The fumes from paint thinner are not only harmful if inhaled; they are also flammable. In order for this chemical to be used safely, it should always be used in a well-ventilated area away from any source of open flame. The fumes should never be inhaled, especially in high concentrations. Make sure your work area is well ventilated by opening a window or running an exhaust fan, and wear a face mask to reduce the inhalation of fumes.
Open flame is an important consideration when working with any paint products. Be sure the work area is clear and free from any gas pilot lights and sources of electrical sparks. Do not strike matches or use a lighter in a room where paint thinner is being used. Also, be sure there are no candles lit near the work area.
You might also want to protect the work area if it is not specifically designated to work. If you are using paint thinner in a part of the house where carpet or furniture could be damaged from contact, be sure to cover all work areas with a thick mill plastic tarp.

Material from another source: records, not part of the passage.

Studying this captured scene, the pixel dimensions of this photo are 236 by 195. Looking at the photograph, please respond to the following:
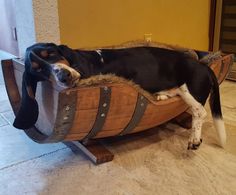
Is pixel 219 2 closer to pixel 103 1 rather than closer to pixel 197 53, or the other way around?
pixel 197 53

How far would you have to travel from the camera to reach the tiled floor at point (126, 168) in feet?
3.82

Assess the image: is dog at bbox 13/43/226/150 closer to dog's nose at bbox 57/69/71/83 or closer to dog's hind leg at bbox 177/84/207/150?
dog's hind leg at bbox 177/84/207/150

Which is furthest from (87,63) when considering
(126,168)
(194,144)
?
(194,144)

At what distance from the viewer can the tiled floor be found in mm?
1165

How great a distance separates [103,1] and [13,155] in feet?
3.50

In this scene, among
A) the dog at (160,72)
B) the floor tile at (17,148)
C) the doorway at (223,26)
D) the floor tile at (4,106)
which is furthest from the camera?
the doorway at (223,26)

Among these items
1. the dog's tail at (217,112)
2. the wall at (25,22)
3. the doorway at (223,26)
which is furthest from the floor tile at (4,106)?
the doorway at (223,26)

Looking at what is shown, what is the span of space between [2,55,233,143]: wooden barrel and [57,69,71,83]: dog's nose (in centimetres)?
4

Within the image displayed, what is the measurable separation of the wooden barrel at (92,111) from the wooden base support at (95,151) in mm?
100

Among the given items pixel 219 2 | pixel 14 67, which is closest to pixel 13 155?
pixel 14 67

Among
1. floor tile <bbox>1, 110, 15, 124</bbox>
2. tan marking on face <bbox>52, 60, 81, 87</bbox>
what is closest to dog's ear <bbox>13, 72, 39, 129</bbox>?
tan marking on face <bbox>52, 60, 81, 87</bbox>

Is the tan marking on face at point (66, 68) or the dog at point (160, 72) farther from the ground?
the tan marking on face at point (66, 68)

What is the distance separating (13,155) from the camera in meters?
1.44

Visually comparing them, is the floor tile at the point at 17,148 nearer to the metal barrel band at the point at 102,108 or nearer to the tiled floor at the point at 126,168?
the tiled floor at the point at 126,168
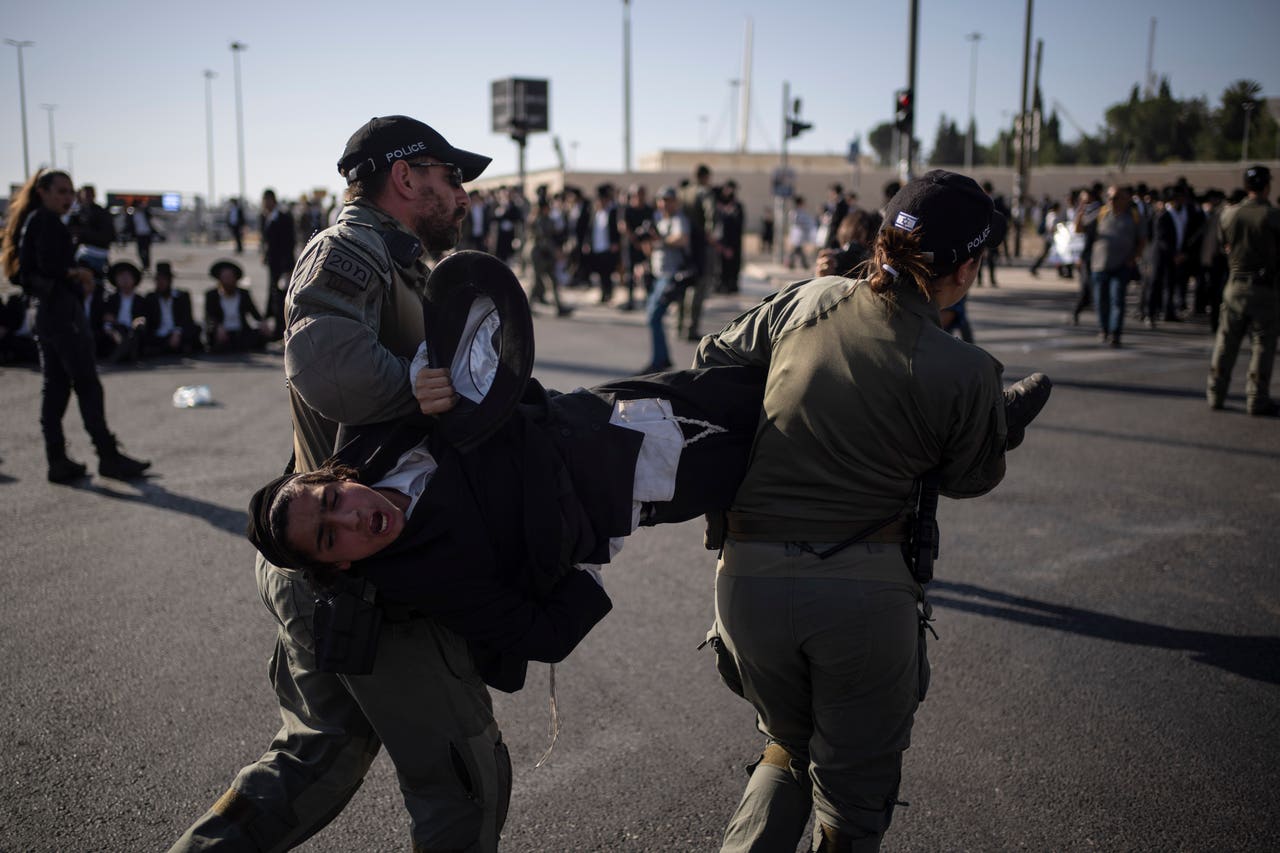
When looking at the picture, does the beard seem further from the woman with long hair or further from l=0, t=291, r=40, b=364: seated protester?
l=0, t=291, r=40, b=364: seated protester

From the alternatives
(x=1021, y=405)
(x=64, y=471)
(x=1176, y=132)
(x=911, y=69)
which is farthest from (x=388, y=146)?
(x=1176, y=132)

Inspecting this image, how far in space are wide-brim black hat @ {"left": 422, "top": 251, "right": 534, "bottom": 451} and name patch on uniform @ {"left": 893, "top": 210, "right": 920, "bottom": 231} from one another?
0.90 m

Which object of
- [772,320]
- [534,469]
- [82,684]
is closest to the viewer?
[534,469]

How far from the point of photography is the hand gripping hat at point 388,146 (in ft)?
8.45

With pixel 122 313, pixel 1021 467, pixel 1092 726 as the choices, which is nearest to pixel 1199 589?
pixel 1092 726

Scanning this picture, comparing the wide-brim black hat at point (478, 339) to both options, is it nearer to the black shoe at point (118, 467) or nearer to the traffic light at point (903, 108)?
the black shoe at point (118, 467)

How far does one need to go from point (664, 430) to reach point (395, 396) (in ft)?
2.09

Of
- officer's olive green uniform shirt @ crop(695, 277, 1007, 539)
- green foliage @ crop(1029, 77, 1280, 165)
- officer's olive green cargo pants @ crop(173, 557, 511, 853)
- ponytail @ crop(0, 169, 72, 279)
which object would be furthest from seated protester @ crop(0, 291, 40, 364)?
green foliage @ crop(1029, 77, 1280, 165)

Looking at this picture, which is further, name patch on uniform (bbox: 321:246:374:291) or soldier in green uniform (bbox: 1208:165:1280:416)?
soldier in green uniform (bbox: 1208:165:1280:416)

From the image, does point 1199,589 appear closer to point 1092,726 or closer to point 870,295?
point 1092,726

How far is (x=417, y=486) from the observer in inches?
83.4

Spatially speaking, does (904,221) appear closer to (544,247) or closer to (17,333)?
(17,333)

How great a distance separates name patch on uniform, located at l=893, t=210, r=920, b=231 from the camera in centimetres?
222

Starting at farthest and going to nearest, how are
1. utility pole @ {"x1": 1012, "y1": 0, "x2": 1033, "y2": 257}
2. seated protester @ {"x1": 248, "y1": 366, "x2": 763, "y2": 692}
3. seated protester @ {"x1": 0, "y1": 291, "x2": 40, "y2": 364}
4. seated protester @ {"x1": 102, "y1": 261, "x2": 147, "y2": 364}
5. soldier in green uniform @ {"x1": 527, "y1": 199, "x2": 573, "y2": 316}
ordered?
utility pole @ {"x1": 1012, "y1": 0, "x2": 1033, "y2": 257} → soldier in green uniform @ {"x1": 527, "y1": 199, "x2": 573, "y2": 316} → seated protester @ {"x1": 102, "y1": 261, "x2": 147, "y2": 364} → seated protester @ {"x1": 0, "y1": 291, "x2": 40, "y2": 364} → seated protester @ {"x1": 248, "y1": 366, "x2": 763, "y2": 692}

Even when you are done working with paint thinner, it is important that you take the proper precautions for disposal and storage. Always follow the manufacturer’s printed directions for product storage. To properly dispose of this chemical, drain the clear liquid from the top of stored containers into another paint can or bottle for reuse and allow the sludge at the bottom to dry before disposing of it.
Store paint thinner out of the reach of children and others. It is a household product that is commonly abused as an inhalant. Inhalation of the fumes at high concentration levels can be fatal. Inadvertent ingestion is also fatal. If you know someone has inhaled or swallowed this product, seek immediate emergency medical help.